**Exercise prompt:**
Beginning at the line that contains "Which is nearest to pixel 35 324 from among", reproduce every line to the end of the material without changing any of them.

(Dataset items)
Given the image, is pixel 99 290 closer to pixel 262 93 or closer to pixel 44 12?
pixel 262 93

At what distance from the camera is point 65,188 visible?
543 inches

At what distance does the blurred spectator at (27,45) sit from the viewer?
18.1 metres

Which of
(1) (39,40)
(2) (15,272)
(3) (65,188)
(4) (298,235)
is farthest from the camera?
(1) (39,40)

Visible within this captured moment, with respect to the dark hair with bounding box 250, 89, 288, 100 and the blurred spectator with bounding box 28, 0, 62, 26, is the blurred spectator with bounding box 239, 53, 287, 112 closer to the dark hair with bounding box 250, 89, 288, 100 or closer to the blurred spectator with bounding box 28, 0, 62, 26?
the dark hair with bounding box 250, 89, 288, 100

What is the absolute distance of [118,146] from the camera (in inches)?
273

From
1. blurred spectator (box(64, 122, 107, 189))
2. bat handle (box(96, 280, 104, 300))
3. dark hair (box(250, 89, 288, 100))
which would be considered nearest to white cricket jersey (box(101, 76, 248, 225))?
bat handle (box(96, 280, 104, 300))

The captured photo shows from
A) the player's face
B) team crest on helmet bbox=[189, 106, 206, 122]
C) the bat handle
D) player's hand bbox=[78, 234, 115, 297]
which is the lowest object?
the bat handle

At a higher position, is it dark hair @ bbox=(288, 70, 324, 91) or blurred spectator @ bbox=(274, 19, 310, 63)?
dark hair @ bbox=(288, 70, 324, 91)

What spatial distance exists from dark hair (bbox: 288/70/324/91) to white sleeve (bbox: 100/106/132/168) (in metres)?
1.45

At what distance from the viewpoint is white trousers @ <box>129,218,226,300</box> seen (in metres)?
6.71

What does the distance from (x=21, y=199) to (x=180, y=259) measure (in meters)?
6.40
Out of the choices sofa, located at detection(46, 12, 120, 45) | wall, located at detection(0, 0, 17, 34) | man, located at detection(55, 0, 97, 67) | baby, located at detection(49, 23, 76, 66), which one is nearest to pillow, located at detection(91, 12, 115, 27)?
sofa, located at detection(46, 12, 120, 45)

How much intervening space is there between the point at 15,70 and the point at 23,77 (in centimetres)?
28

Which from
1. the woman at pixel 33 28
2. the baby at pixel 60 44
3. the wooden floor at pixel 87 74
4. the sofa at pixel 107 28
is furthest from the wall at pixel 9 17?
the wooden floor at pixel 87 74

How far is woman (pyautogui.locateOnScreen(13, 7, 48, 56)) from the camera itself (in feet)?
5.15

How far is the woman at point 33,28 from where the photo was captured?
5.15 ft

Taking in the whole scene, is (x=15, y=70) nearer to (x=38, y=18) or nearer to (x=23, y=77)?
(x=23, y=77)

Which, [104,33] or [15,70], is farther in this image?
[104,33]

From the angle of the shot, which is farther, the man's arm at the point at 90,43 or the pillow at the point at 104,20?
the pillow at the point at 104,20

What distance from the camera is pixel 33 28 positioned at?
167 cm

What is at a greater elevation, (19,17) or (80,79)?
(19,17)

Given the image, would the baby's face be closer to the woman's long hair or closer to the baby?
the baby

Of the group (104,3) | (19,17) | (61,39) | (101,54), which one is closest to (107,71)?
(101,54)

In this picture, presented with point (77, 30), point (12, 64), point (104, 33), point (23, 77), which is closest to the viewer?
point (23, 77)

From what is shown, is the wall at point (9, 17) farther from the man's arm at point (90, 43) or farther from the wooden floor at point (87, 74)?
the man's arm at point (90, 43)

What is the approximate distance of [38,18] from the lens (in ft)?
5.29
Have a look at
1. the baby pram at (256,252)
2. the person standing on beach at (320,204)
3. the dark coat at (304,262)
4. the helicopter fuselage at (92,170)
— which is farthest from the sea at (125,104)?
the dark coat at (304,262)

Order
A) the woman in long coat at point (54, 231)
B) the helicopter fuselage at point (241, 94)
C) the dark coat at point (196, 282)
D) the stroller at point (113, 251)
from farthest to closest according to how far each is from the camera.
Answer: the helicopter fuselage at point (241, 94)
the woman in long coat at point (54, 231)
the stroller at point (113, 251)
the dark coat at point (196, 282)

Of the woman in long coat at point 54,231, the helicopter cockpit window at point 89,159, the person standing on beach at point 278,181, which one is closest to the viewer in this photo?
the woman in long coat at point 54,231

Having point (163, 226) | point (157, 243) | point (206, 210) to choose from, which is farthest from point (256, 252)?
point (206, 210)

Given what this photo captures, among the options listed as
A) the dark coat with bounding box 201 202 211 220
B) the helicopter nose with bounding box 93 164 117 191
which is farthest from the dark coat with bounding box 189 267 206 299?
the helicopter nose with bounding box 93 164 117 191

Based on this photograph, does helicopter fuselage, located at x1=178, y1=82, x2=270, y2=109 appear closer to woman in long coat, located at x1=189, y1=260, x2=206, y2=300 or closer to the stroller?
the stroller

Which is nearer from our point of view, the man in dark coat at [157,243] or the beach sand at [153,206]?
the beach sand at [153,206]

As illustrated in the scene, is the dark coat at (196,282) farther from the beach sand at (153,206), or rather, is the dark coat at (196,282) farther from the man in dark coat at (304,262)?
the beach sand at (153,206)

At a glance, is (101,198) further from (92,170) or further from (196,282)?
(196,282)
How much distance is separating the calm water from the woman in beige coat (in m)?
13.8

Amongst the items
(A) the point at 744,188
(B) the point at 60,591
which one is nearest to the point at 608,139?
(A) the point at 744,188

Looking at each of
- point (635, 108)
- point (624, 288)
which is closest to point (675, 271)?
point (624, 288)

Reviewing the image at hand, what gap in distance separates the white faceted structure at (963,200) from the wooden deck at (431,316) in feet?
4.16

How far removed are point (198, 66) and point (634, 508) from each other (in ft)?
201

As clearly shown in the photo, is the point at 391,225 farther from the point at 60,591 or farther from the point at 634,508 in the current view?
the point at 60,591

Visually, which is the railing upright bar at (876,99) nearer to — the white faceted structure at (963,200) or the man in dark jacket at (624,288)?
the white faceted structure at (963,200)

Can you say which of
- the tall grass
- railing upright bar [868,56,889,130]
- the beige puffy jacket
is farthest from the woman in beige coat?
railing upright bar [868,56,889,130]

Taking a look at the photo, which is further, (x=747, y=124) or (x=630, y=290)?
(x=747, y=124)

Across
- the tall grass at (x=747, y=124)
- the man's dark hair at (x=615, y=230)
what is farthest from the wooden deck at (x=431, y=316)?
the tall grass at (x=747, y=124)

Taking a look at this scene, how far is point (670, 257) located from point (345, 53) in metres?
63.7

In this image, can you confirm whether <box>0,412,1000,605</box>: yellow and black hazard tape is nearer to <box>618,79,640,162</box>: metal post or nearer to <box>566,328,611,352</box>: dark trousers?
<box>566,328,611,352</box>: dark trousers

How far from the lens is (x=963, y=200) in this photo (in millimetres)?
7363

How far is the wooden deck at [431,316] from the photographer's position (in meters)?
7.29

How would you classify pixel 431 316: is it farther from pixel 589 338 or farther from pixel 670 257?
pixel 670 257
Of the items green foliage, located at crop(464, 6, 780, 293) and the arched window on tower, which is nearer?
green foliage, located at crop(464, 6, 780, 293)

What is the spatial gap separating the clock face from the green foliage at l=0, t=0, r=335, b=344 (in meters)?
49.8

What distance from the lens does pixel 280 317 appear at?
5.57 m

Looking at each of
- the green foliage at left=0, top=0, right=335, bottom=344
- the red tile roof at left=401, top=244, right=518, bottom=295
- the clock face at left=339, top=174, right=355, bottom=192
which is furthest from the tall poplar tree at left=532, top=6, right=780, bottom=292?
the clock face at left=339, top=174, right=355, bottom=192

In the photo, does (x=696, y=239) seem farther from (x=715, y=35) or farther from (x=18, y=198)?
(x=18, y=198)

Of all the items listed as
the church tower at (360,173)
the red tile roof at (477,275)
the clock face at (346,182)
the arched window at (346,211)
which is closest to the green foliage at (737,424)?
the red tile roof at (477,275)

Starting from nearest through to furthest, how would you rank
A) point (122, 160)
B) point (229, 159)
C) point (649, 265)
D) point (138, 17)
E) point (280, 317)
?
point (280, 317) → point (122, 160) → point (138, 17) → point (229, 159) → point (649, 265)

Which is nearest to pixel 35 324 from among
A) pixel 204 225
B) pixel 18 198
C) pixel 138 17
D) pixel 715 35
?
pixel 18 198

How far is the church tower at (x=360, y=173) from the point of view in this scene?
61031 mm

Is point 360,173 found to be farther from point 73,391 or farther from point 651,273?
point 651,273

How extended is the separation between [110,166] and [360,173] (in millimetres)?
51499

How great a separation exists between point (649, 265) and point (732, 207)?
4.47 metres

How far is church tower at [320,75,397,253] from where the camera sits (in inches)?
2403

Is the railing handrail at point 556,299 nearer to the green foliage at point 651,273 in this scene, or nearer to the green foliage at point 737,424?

**Written answer:**
Which is nearest to pixel 35 324 from among
A) pixel 204 225
B) pixel 18 198
C) pixel 138 17
D) pixel 715 35
?
pixel 18 198

How far is the church tower at (x=360, y=173) from the point of view in this scene?
61031 mm

Is point 360,173 found to be farther from point 73,391 or farther from point 651,273?
point 651,273

How extended is the separation between [110,166] and [360,173] (in millimetres)?
51499

How great a separation exists between point (649, 265) and point (732, 207)?
4.47 metres

How far is church tower at [320,75,397,253] from where the camera sits (in inches)?
2403

Is the railing handrail at point 556,299 nearer to the green foliage at point 651,273 in this scene, or nearer to the green foliage at point 737,424?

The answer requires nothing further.